Yesterday he launched a new website, Found Cambodia, which allows for a more curated presentation, with longer captions that explain the stories behind each image.
One important new feature of the website is that the time period has expanded to include pre-Khmer Rouge images. This, combined with the fact that photographs are now divided into time period, reveals a narrative of social and technological as viewers click through the images.
A 1973 photograph shows village children posing in the black uniforms of the Khmer Rouge, which the photographer’s owner told Fox were a coveted item of clothing for villagers long before they became obligatory. In 1982, it’s indoor sunglasses that mark sophistication, while in 1987 a whole family takes turns posing beside their new motorbike for portraits.
As the photos become more recent, the influence of the West becomes increasingly apparent: a 1992 photograph shows a young couple who opted to pose for wedding photos in front of a shiny UNHCR pickup truck, and one image from 1998 depicts the baptism of recent converts to Christianity in the Mekong.
Fox said that there was a certain element of the exotic in his appreciation of the photos.
“If you imagine it set in the UK, a series of photos of quite mundane things wouldn’t be that interesting. I suppose it would be [because of] our cultural proximity to them,” he said.
But he said that the post-Khmer Rouge context made the images particularly engaging. “The simple things like buying a motorbike, or having a family portrait taken, they become really interesting processes of how society rebuilds itself, and how it documents that through photography,” he said, “so the mundane actually becomes fascinating.”
One running theme that becomes apparent when browsing the website is Fox’s fascination with the quirks of image manipulation. “I love the way the pictures are embellished or super imposed,” he said. In some cases, the result of DIY Photoshop is humorous: one 1974 portrait shows a couple who appear to be standing atop a giant tortoise.
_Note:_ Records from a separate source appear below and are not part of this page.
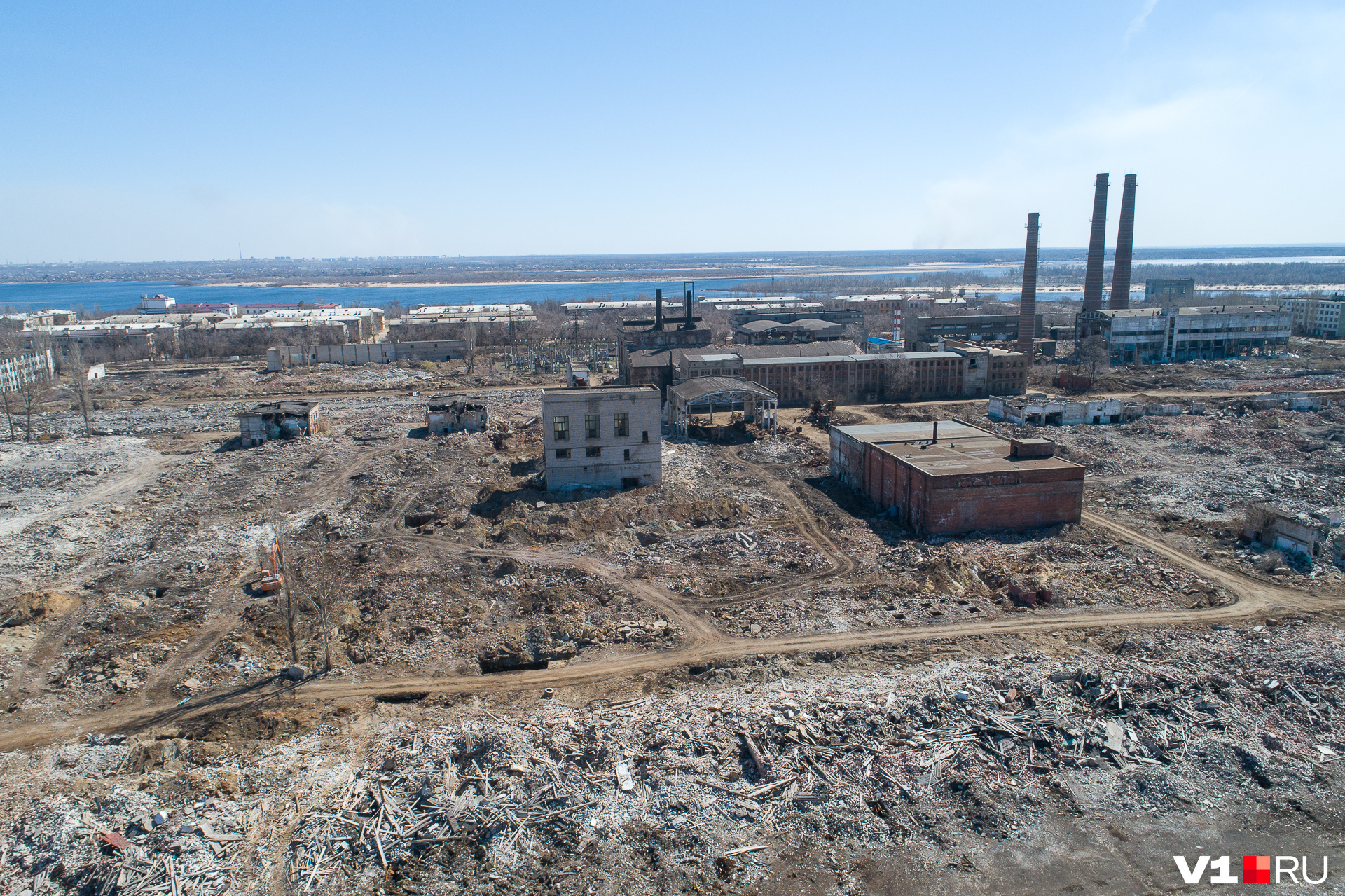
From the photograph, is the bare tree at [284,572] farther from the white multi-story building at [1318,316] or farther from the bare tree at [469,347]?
the white multi-story building at [1318,316]

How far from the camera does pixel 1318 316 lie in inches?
3792

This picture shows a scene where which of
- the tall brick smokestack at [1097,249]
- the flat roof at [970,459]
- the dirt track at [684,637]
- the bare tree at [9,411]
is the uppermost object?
the tall brick smokestack at [1097,249]

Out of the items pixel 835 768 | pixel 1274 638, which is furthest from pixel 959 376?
pixel 835 768

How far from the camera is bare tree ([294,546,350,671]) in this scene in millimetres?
21781

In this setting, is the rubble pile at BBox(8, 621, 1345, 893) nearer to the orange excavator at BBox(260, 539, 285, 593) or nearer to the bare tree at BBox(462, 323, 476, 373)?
the orange excavator at BBox(260, 539, 285, 593)

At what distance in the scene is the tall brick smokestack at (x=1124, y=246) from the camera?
275 feet

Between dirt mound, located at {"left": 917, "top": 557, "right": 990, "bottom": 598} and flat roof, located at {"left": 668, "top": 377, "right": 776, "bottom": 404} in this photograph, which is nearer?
dirt mound, located at {"left": 917, "top": 557, "right": 990, "bottom": 598}

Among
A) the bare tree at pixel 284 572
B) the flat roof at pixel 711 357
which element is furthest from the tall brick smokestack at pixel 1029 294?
the bare tree at pixel 284 572

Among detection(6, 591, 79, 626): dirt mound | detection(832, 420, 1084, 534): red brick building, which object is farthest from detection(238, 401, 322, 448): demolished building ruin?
detection(832, 420, 1084, 534): red brick building

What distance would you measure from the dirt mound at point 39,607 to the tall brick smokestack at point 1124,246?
304ft

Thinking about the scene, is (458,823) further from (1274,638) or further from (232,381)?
(232,381)

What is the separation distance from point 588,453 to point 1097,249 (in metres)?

In other cases the effect is poignant, such as the woman who paid to get a black-and- white portrait of her parents from 1954 recoloured, bringing the father who died fighting the Khmer Rouge back to life in vibrant hues.
Fox said his appreciation of the archive format dates back to the beginning of his career, when he worked as a researcher in a photography archive “with white gloves and everything”.
These days he relishes the project as something utterly different from his day job working behind the lens. “There’s something about an individual allowing you to see important parts of their personal history and sifting through their images . . . It’s a really personal experience,” he said.
“As a photographer, I wasn’t here to document these things, but people were documenting it for themselves through these photos. I just love it.”